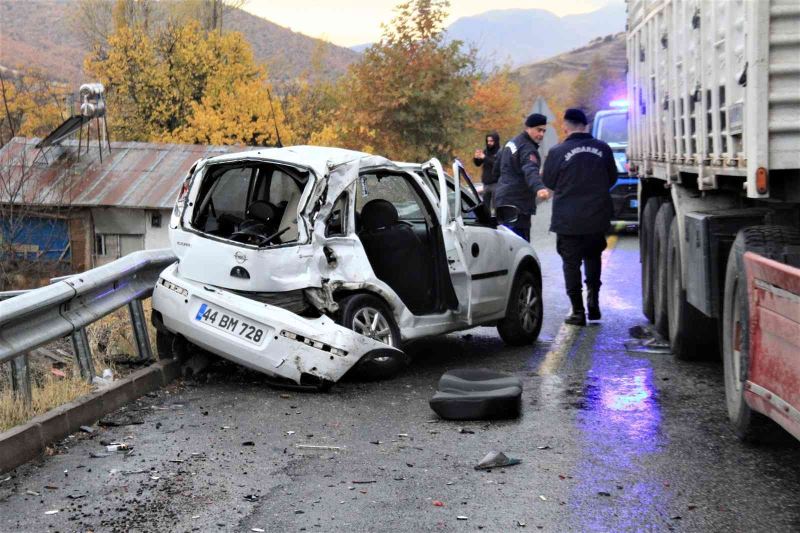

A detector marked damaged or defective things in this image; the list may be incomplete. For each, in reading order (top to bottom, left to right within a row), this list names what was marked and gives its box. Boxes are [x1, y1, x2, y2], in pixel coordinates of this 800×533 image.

severely damaged white car [152, 145, 544, 386]
detached car door [450, 160, 512, 320]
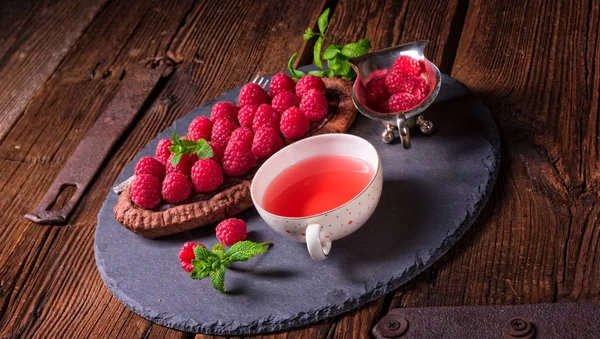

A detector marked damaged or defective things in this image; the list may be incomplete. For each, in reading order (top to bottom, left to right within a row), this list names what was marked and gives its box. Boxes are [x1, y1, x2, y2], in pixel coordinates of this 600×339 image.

rusty metal bracket [24, 61, 172, 226]
rusty metal bracket [372, 304, 596, 338]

--------------------

Exclude all images and retype the data precisely.

A detector marked damaged or defective things in this image; the list may be incomplete. For each, in reading order (top to bottom, left to right within a row), this list names what was marked and gives its box. Boxes are [x1, y1, x2, y2], in pixel coordinates of this 800×533 image.

severely damaged white car [152, 145, 544, 386]
detached car door [450, 160, 512, 320]

A detector marked damaged or defective things in this image; the list may be incomplete. For each, in reading order (top to bottom, left to right within a row), this list names what was marked and gives its box. Boxes are [x1, y1, x2, y2], in pixel coordinates of this 600×339 image.

rusty metal bracket [24, 61, 172, 226]
rusty metal bracket [372, 304, 596, 338]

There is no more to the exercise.